A standard MP is immediately recognizable to anyone who has ever used a classic M2 or M3, even down to the pull-up rewind knob. That’s right: knob, not crank. Why drop the crank that appeared on the M4 and lasted to the (current) M7? Easy: longevity. It’s possible to bang the crank on an M4-M7 and bend it: I know, I’ve done it, and I had to straighten it out again with a Leatherman tool beside a lake in Slovenia. But the knob is almost impossible to damage, though you can buy a bolt-on crank as a frighteningly expensive add-on. This is a camera designed to last as long as 35mm film is available, which will be decades yet.
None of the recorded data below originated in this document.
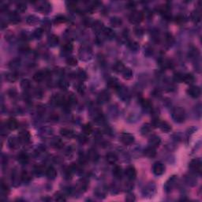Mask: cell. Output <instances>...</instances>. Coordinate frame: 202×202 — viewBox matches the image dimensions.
Wrapping results in <instances>:
<instances>
[{
  "label": "cell",
  "mask_w": 202,
  "mask_h": 202,
  "mask_svg": "<svg viewBox=\"0 0 202 202\" xmlns=\"http://www.w3.org/2000/svg\"><path fill=\"white\" fill-rule=\"evenodd\" d=\"M172 118L176 122H183L186 119V112L181 107H176L172 111Z\"/></svg>",
  "instance_id": "1"
},
{
  "label": "cell",
  "mask_w": 202,
  "mask_h": 202,
  "mask_svg": "<svg viewBox=\"0 0 202 202\" xmlns=\"http://www.w3.org/2000/svg\"><path fill=\"white\" fill-rule=\"evenodd\" d=\"M144 19V14L141 11L135 10L130 14L129 17V21L131 24H140Z\"/></svg>",
  "instance_id": "2"
},
{
  "label": "cell",
  "mask_w": 202,
  "mask_h": 202,
  "mask_svg": "<svg viewBox=\"0 0 202 202\" xmlns=\"http://www.w3.org/2000/svg\"><path fill=\"white\" fill-rule=\"evenodd\" d=\"M120 141L123 145H130L134 141V137L131 133H122L120 135Z\"/></svg>",
  "instance_id": "3"
},
{
  "label": "cell",
  "mask_w": 202,
  "mask_h": 202,
  "mask_svg": "<svg viewBox=\"0 0 202 202\" xmlns=\"http://www.w3.org/2000/svg\"><path fill=\"white\" fill-rule=\"evenodd\" d=\"M187 93L188 95L191 97L192 98H198V97L201 96V88H200L198 86H195V85H192L190 86L188 89H187Z\"/></svg>",
  "instance_id": "4"
},
{
  "label": "cell",
  "mask_w": 202,
  "mask_h": 202,
  "mask_svg": "<svg viewBox=\"0 0 202 202\" xmlns=\"http://www.w3.org/2000/svg\"><path fill=\"white\" fill-rule=\"evenodd\" d=\"M190 167L193 171H194L198 174H201L202 170V165L201 162L199 159H194V160H191V162L190 163Z\"/></svg>",
  "instance_id": "5"
},
{
  "label": "cell",
  "mask_w": 202,
  "mask_h": 202,
  "mask_svg": "<svg viewBox=\"0 0 202 202\" xmlns=\"http://www.w3.org/2000/svg\"><path fill=\"white\" fill-rule=\"evenodd\" d=\"M111 99V95L107 91H103L101 92L99 96H98V98H97V101L100 104H104L106 103H107Z\"/></svg>",
  "instance_id": "6"
},
{
  "label": "cell",
  "mask_w": 202,
  "mask_h": 202,
  "mask_svg": "<svg viewBox=\"0 0 202 202\" xmlns=\"http://www.w3.org/2000/svg\"><path fill=\"white\" fill-rule=\"evenodd\" d=\"M153 173L156 175H162L165 171V167L163 163L160 162H157L154 164L153 168H152Z\"/></svg>",
  "instance_id": "7"
},
{
  "label": "cell",
  "mask_w": 202,
  "mask_h": 202,
  "mask_svg": "<svg viewBox=\"0 0 202 202\" xmlns=\"http://www.w3.org/2000/svg\"><path fill=\"white\" fill-rule=\"evenodd\" d=\"M125 174H126V176L127 177V178L130 179V180H133V179H135L136 177H137L136 169L132 166L128 167L126 169Z\"/></svg>",
  "instance_id": "8"
},
{
  "label": "cell",
  "mask_w": 202,
  "mask_h": 202,
  "mask_svg": "<svg viewBox=\"0 0 202 202\" xmlns=\"http://www.w3.org/2000/svg\"><path fill=\"white\" fill-rule=\"evenodd\" d=\"M87 158L88 160H89L92 162H96L99 159V153L98 152L94 149V148H90L88 151L87 154Z\"/></svg>",
  "instance_id": "9"
},
{
  "label": "cell",
  "mask_w": 202,
  "mask_h": 202,
  "mask_svg": "<svg viewBox=\"0 0 202 202\" xmlns=\"http://www.w3.org/2000/svg\"><path fill=\"white\" fill-rule=\"evenodd\" d=\"M36 10H39V12H41L42 14H47L51 10V6L47 2H42V3H39V5L37 6Z\"/></svg>",
  "instance_id": "10"
},
{
  "label": "cell",
  "mask_w": 202,
  "mask_h": 202,
  "mask_svg": "<svg viewBox=\"0 0 202 202\" xmlns=\"http://www.w3.org/2000/svg\"><path fill=\"white\" fill-rule=\"evenodd\" d=\"M160 142H161V140H160V137H158L156 135H152L148 140V145H149V146L156 148L157 147H159V145H160Z\"/></svg>",
  "instance_id": "11"
},
{
  "label": "cell",
  "mask_w": 202,
  "mask_h": 202,
  "mask_svg": "<svg viewBox=\"0 0 202 202\" xmlns=\"http://www.w3.org/2000/svg\"><path fill=\"white\" fill-rule=\"evenodd\" d=\"M20 142H21V140L19 139V137L18 138H17V137H10L8 140V145L11 149H17L20 146Z\"/></svg>",
  "instance_id": "12"
},
{
  "label": "cell",
  "mask_w": 202,
  "mask_h": 202,
  "mask_svg": "<svg viewBox=\"0 0 202 202\" xmlns=\"http://www.w3.org/2000/svg\"><path fill=\"white\" fill-rule=\"evenodd\" d=\"M19 139L21 140V142H24V143H28V142L30 141L31 139V135L29 131L27 130H22L19 133Z\"/></svg>",
  "instance_id": "13"
},
{
  "label": "cell",
  "mask_w": 202,
  "mask_h": 202,
  "mask_svg": "<svg viewBox=\"0 0 202 202\" xmlns=\"http://www.w3.org/2000/svg\"><path fill=\"white\" fill-rule=\"evenodd\" d=\"M92 29L94 32H96L97 33H102L103 30L104 29V26H103V23L100 21H95L92 22Z\"/></svg>",
  "instance_id": "14"
},
{
  "label": "cell",
  "mask_w": 202,
  "mask_h": 202,
  "mask_svg": "<svg viewBox=\"0 0 202 202\" xmlns=\"http://www.w3.org/2000/svg\"><path fill=\"white\" fill-rule=\"evenodd\" d=\"M60 134L63 137H66V138L70 139L73 138L74 136H75V133L72 130H69V129H67V128H63L61 129L60 130Z\"/></svg>",
  "instance_id": "15"
},
{
  "label": "cell",
  "mask_w": 202,
  "mask_h": 202,
  "mask_svg": "<svg viewBox=\"0 0 202 202\" xmlns=\"http://www.w3.org/2000/svg\"><path fill=\"white\" fill-rule=\"evenodd\" d=\"M58 42H59V38H58V36L54 35V34H52L51 36H49L48 38V44L51 47L57 46Z\"/></svg>",
  "instance_id": "16"
},
{
  "label": "cell",
  "mask_w": 202,
  "mask_h": 202,
  "mask_svg": "<svg viewBox=\"0 0 202 202\" xmlns=\"http://www.w3.org/2000/svg\"><path fill=\"white\" fill-rule=\"evenodd\" d=\"M18 127V123L17 120L15 118H10L7 120V122H6V127L10 130H16Z\"/></svg>",
  "instance_id": "17"
},
{
  "label": "cell",
  "mask_w": 202,
  "mask_h": 202,
  "mask_svg": "<svg viewBox=\"0 0 202 202\" xmlns=\"http://www.w3.org/2000/svg\"><path fill=\"white\" fill-rule=\"evenodd\" d=\"M158 127H160V130H162L163 132H164V133H169L171 130V126L168 122H165V121H163V122L160 121Z\"/></svg>",
  "instance_id": "18"
},
{
  "label": "cell",
  "mask_w": 202,
  "mask_h": 202,
  "mask_svg": "<svg viewBox=\"0 0 202 202\" xmlns=\"http://www.w3.org/2000/svg\"><path fill=\"white\" fill-rule=\"evenodd\" d=\"M106 160L110 164H114V163H115L118 161V156L114 152H108V153L106 155Z\"/></svg>",
  "instance_id": "19"
},
{
  "label": "cell",
  "mask_w": 202,
  "mask_h": 202,
  "mask_svg": "<svg viewBox=\"0 0 202 202\" xmlns=\"http://www.w3.org/2000/svg\"><path fill=\"white\" fill-rule=\"evenodd\" d=\"M125 68H126V67L124 66V64L122 63L121 61L116 62V63L114 64V66H113V70H114L115 73H122V71L125 69Z\"/></svg>",
  "instance_id": "20"
},
{
  "label": "cell",
  "mask_w": 202,
  "mask_h": 202,
  "mask_svg": "<svg viewBox=\"0 0 202 202\" xmlns=\"http://www.w3.org/2000/svg\"><path fill=\"white\" fill-rule=\"evenodd\" d=\"M46 175L48 176L49 179H54L57 176V171L54 167H49L48 168H47L46 170Z\"/></svg>",
  "instance_id": "21"
},
{
  "label": "cell",
  "mask_w": 202,
  "mask_h": 202,
  "mask_svg": "<svg viewBox=\"0 0 202 202\" xmlns=\"http://www.w3.org/2000/svg\"><path fill=\"white\" fill-rule=\"evenodd\" d=\"M110 23H111V24H112L113 27L118 28L120 27L121 25L122 24V20L119 17H113V18H111Z\"/></svg>",
  "instance_id": "22"
},
{
  "label": "cell",
  "mask_w": 202,
  "mask_h": 202,
  "mask_svg": "<svg viewBox=\"0 0 202 202\" xmlns=\"http://www.w3.org/2000/svg\"><path fill=\"white\" fill-rule=\"evenodd\" d=\"M113 175L115 178L117 179H120L122 177V175H123V171H122V169L120 166H115L113 169Z\"/></svg>",
  "instance_id": "23"
},
{
  "label": "cell",
  "mask_w": 202,
  "mask_h": 202,
  "mask_svg": "<svg viewBox=\"0 0 202 202\" xmlns=\"http://www.w3.org/2000/svg\"><path fill=\"white\" fill-rule=\"evenodd\" d=\"M145 155L148 158H153V157L156 156V148H153V147H151L149 146L147 148H145Z\"/></svg>",
  "instance_id": "24"
},
{
  "label": "cell",
  "mask_w": 202,
  "mask_h": 202,
  "mask_svg": "<svg viewBox=\"0 0 202 202\" xmlns=\"http://www.w3.org/2000/svg\"><path fill=\"white\" fill-rule=\"evenodd\" d=\"M46 73L44 71H38L36 73H34L33 80L36 82H42L44 79L45 78Z\"/></svg>",
  "instance_id": "25"
},
{
  "label": "cell",
  "mask_w": 202,
  "mask_h": 202,
  "mask_svg": "<svg viewBox=\"0 0 202 202\" xmlns=\"http://www.w3.org/2000/svg\"><path fill=\"white\" fill-rule=\"evenodd\" d=\"M29 160V156L25 153H21L19 154V156H18V161L21 163V165H25L27 164Z\"/></svg>",
  "instance_id": "26"
},
{
  "label": "cell",
  "mask_w": 202,
  "mask_h": 202,
  "mask_svg": "<svg viewBox=\"0 0 202 202\" xmlns=\"http://www.w3.org/2000/svg\"><path fill=\"white\" fill-rule=\"evenodd\" d=\"M191 19L194 23H198L201 19V14L199 10H194L191 14Z\"/></svg>",
  "instance_id": "27"
},
{
  "label": "cell",
  "mask_w": 202,
  "mask_h": 202,
  "mask_svg": "<svg viewBox=\"0 0 202 202\" xmlns=\"http://www.w3.org/2000/svg\"><path fill=\"white\" fill-rule=\"evenodd\" d=\"M18 79V74L15 72H10L6 74V80L10 83L15 82Z\"/></svg>",
  "instance_id": "28"
},
{
  "label": "cell",
  "mask_w": 202,
  "mask_h": 202,
  "mask_svg": "<svg viewBox=\"0 0 202 202\" xmlns=\"http://www.w3.org/2000/svg\"><path fill=\"white\" fill-rule=\"evenodd\" d=\"M194 80H195L194 77L191 73H186V74H184V75L182 76V82H185L186 84H192L194 82Z\"/></svg>",
  "instance_id": "29"
},
{
  "label": "cell",
  "mask_w": 202,
  "mask_h": 202,
  "mask_svg": "<svg viewBox=\"0 0 202 202\" xmlns=\"http://www.w3.org/2000/svg\"><path fill=\"white\" fill-rule=\"evenodd\" d=\"M122 74L123 78L126 80H130L133 78V71L130 68H125V69L122 73Z\"/></svg>",
  "instance_id": "30"
},
{
  "label": "cell",
  "mask_w": 202,
  "mask_h": 202,
  "mask_svg": "<svg viewBox=\"0 0 202 202\" xmlns=\"http://www.w3.org/2000/svg\"><path fill=\"white\" fill-rule=\"evenodd\" d=\"M159 63H160V67L163 68V69H167V68H170L171 67V63L169 59H167V58H161L160 61H159Z\"/></svg>",
  "instance_id": "31"
},
{
  "label": "cell",
  "mask_w": 202,
  "mask_h": 202,
  "mask_svg": "<svg viewBox=\"0 0 202 202\" xmlns=\"http://www.w3.org/2000/svg\"><path fill=\"white\" fill-rule=\"evenodd\" d=\"M103 34L104 35V36L105 37H107V38H113L114 36H115V33H114V31L112 30V29H110V28H104V29L103 30Z\"/></svg>",
  "instance_id": "32"
},
{
  "label": "cell",
  "mask_w": 202,
  "mask_h": 202,
  "mask_svg": "<svg viewBox=\"0 0 202 202\" xmlns=\"http://www.w3.org/2000/svg\"><path fill=\"white\" fill-rule=\"evenodd\" d=\"M21 88L23 90H29L31 88L30 81L29 79H23L21 82Z\"/></svg>",
  "instance_id": "33"
},
{
  "label": "cell",
  "mask_w": 202,
  "mask_h": 202,
  "mask_svg": "<svg viewBox=\"0 0 202 202\" xmlns=\"http://www.w3.org/2000/svg\"><path fill=\"white\" fill-rule=\"evenodd\" d=\"M52 145L54 148H60L63 146V142L59 137H54L52 141Z\"/></svg>",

The finder is available in the usual range of magnifications, with the usual frames exhibited in pairs: 28-90mm, 35-135mm, 50-75mm. It is slightly more prone to flaring out of the rangefinder patch than the M2 and M3, but somewhat less prone to flaring out than the M4 and M6 series. This is a problem that arises only when you are shooting in low-light levels with powerful, directional lights, and it’s why I often use an early-1960s M2 in such situations rather than my early-’80s M4-P.

Gallery, Arles. The annual Rencontres (“Meetings”) at Arles in the South of France in July. Leicas are available-light cameras par excellence: an f/1.4 or f/2 lens allows good results even with slow film (here, Kodak EBX 100 home processed in Tetenal chemistry using a Jobo CPE-2).

If you want the standard black paint model, you’ll have to have a 0.72x finder. Black paint? Yes: more retro, and again, for the very best of reasons. Although black paint scratches and mars more easily than black chrome, it also wears more gracefully, slowly revealing the brass underneath. The rangefinder housing weighs an ounce or two but is CNC milled from a solid slab of brass weighing several pounds. It’s an expensive way of doing it, but it’s also the best way. This is not a camera that is built down to meet a price point.

You could argue that polycarbonate would be a better material for the housing, or the zinc alloy that they once used. But when you buy a legend, you’re buying mystique and tradition as well as mechanical excellence. Would you want an LED Rolex, or a diesel Bentley? There are plenty of Leicas in use that date from the ’30s, and if brass was good enough for them, it’s good enough for the MP.

Woman and push-chair, Ptuj, Slovenia. The internal contrast of the 90mm f/4 Macro-Elmar is high, as with all Leica lenses, allowing detail in both the sunlit white wall and the shadowed faces of the woman and child. (Kodak EBX (ISO 100) home processed in Tetenal chemistry using a Jobo CPE-2.)